EXCERPTED PASSAGE >>
What the new WHO leprosy stats tell us

September 22, 2017

The World Health Organisation’s annual statistics on leprosy, which were released this month, provide data about the current state of the disease from 143 countries  – the highest number of countries ever providing data on this important issue.

The data tells us that global leprosy case detection increased slightly in 2016 compared with 2015. In total, 214,783 new leprosy cases were reported from 143 countries in 2016. This is up from 210,758 new cases (from 136 countries) reported in 2015.

There were 176,948 people registered for Multi Drug Therapy at the end of this year.

However if we look at the longer term trend, we see that the number of new case detections is slowly decreasing, but is stubbornly resistant to major change.  It is clear that we need new strategies to help us dramatically influence this trend.

Case detection in “global priority countries” remains a key challenge. The data shows that over 95% of the new cases detected across the globe were from these 22 countries. While India accounts for over 60% of the new cases, the other countries with more than 1000 new cases in 2016 were Bangladesh, Brazil, Democratic Republic of the Congo, Ethiopia, India, Indonesia, Madagascar, Mozambique, Myanmar, Nepal, Nigeria and Philippines.

In these countries, the new data from the WHO also show the challenge of delayed diagnosis and existing impairments. A significant number of people are still being diagnosed with existing visible impairments (what used to be classified as Grade 2 disabilities), showing the need for improvement in early case detection.

COMPLETE THE FOLLOWING >>
(A) According to the leprosy statistics article, why is improvement needed in early case detection? Answer in one to three sentences.
(B) Continue the article on the WHO leprosy statistics from its last sentence.
The listing that comes next has no connection to the leprosy statistics article.

MATERIAL SHOWN >>
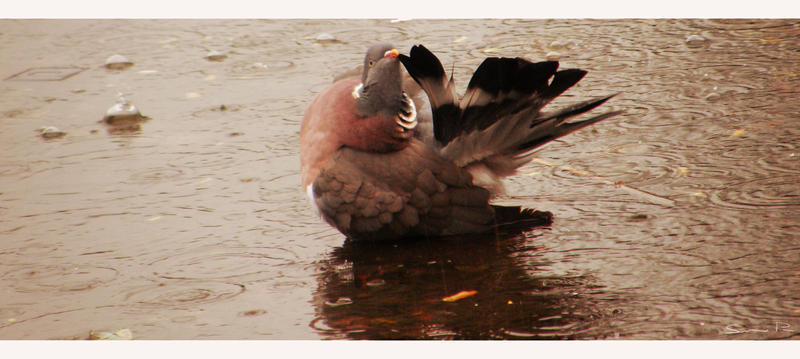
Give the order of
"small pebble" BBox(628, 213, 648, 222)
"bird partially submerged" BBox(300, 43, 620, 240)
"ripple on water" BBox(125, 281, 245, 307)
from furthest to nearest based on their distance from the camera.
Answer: "small pebble" BBox(628, 213, 648, 222)
"bird partially submerged" BBox(300, 43, 620, 240)
"ripple on water" BBox(125, 281, 245, 307)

RESPONSES FOR EACH TASK >>
(A) In the global priority countries, a significant number of people are still diagnosed only after they already have visible impairments. These were once classified as Grade 2 disabilities. That delay shows early detection must improve.

(B)
There has also been slow progress on ensuring that women affected by leprosy are accurately diagnosed. Detection rates for leprosy have historically been higher for men than women, and it has been thought that the disease affects men much more than women.  Recent research has challenged the gender imbalance theory, but the WHO global statistics on leprosy released this month still show that women make up less than 40% of new cases.  It may be that because women are often “hidden” in poor communities, with reduced access to formal services, that they’re not being diagnosed at the same rate as men.

The high number of countries reporting leprosy cases emphasises the need for a wide range of health workers to be able to suspect and diagnose leprosy cases.

With the push for universal health coverage, it will be vital for all those in the leprosy community, including groups of people affected, to ensure that population groups at risk of leprosy receive adequate attention, especially for early detection.